Apparently, that evolutionary jump occurred more than a half billion years ago, and one of the organisms whose fossils demonstrates the head-butt structure is Hallucigenia.* It’s a creature whose front and back ends were long mixed in the minds of paleontologists until recently. What was thought to be a head was the back end. How could we make such a mistake?
Hallucigenia was also the subject to a topsy-turvy interpretation of its top and bottom. A tiny creature, it had long spikes on one side and tube-like projections on the other. Again, paleontologists long held that the spikes were legs and the tubes were something else, maybe feeders. Seems that we made a mistake there, also. The tubes were legs. How could we make such a mistake?
Having an identifiable head on a body oriented topside up is an advantage. Heads hold brains. Heads lead.
In a world of social media and the Internet, identifiable heads are difficult to pinpoint. We’re almost in a constant hallucination, remnants of thoughts everywhere and coming from every direction. Sometimes, leadership comes from behind. Sometimes, the bottom directs the top. And the same goes for news and history.
Possibly, humans have always struggled to find clear leadership. That might be the reason for turmoil as one dynasty after another has fallen. One generation of idea-diggers, paleontologists of human systems, can’t make out the heads and tails of previous generations. The previous generation doesn’t quite make sense. The new generation asks, “How could we make such a mistake?”
Note that I am not pointing to any analog of a Cambrian fossil some 540 million years old. The system itself is irrelevant. The fossilized remains of a previous generation of suspected leaders and followers will always be difficult to interpret. Every age sees the world slightly differently.
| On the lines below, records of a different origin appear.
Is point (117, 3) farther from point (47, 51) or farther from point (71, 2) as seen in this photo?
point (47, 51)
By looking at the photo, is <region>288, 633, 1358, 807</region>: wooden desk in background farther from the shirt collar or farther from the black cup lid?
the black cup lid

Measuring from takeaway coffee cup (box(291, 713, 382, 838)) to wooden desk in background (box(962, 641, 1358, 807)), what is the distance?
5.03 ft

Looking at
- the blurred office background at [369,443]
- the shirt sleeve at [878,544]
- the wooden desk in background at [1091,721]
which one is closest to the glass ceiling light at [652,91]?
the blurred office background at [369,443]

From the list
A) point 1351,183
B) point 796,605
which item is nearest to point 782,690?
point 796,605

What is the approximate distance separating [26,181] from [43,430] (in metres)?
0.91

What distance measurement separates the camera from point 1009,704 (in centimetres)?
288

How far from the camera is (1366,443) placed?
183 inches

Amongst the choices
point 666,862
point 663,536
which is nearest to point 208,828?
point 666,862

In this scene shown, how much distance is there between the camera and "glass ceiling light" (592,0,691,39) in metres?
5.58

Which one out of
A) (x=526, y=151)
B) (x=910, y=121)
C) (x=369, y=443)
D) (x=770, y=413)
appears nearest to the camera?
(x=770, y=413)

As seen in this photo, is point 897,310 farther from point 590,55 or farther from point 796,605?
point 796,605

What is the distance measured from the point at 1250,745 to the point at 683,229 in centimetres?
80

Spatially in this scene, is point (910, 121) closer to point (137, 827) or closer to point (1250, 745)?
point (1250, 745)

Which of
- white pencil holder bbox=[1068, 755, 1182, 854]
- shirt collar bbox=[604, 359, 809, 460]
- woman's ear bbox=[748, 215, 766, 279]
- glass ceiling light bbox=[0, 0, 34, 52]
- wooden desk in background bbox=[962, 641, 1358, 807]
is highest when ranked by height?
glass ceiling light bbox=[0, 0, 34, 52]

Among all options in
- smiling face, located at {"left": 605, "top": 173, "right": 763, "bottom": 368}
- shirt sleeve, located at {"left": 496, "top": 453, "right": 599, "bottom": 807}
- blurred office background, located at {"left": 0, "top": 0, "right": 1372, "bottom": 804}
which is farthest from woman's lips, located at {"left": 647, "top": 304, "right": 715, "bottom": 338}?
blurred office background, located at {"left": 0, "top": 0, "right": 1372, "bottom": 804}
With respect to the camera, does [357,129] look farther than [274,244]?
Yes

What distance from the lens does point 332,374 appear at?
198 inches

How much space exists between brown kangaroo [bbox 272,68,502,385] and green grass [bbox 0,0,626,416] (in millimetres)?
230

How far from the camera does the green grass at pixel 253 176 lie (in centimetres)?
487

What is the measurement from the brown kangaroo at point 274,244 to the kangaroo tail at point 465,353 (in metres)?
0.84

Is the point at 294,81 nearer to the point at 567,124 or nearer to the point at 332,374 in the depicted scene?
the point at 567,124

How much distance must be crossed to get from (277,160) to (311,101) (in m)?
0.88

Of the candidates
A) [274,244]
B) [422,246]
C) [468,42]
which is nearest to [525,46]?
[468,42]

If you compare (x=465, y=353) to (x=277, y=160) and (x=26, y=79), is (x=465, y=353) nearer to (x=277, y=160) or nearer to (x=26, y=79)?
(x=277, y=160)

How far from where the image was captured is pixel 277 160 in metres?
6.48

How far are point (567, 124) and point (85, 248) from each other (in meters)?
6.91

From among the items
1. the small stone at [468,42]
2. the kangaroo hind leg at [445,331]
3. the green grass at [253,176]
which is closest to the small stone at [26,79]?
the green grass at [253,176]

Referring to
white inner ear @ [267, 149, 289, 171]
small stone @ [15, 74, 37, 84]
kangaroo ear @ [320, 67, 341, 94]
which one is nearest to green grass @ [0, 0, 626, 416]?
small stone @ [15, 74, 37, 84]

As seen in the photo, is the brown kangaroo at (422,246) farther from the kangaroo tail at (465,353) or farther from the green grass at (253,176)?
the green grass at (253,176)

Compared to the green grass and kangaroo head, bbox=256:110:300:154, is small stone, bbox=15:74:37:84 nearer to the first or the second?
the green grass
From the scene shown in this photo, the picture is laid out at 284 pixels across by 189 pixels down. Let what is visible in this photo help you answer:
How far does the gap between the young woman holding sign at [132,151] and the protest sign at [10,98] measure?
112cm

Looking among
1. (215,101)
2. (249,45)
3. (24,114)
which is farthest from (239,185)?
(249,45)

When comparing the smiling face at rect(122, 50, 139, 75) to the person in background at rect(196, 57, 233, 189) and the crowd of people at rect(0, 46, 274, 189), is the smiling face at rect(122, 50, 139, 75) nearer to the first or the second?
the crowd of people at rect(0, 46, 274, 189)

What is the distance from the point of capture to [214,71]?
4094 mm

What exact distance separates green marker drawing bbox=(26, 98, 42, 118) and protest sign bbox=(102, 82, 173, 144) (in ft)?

Historians have a tough job because they see the previous milieu through their own culture and evolutionary jumps. They make assumptions about leaders and followers and the roles that apparent topsides and undersides play.
Hallucigenia has a lesson for us. Sometimes our interpretations are mere hallucinations. Sometimes we can’t see which end drove the events because the fossilized remains of the past are often squished and scattered. What we believe might be a force of one might be a product of an entire culture. The bottom might be the significant top, the top might be the legs, and front might be the back, and the back might be the front.
Newer research demonstrates that the structure long thought to be the “head” of Hallucigenia was not, in fact, a head, but rather just some stuff squished out of the flattened organism. Hallucigenia’s “other end” was its head, one that had eyes. It also had a bit of smile—the smile a product of our penchant to interpret all things in our own image. If the creature did smile, was it because it knew that any historical interpretation errs on the side of the interpreters’ brains? Is the truth of any history a joke on the present? Will ensuing generations interpret your life and culture upside down and back end first? If so, you might as well die smiling.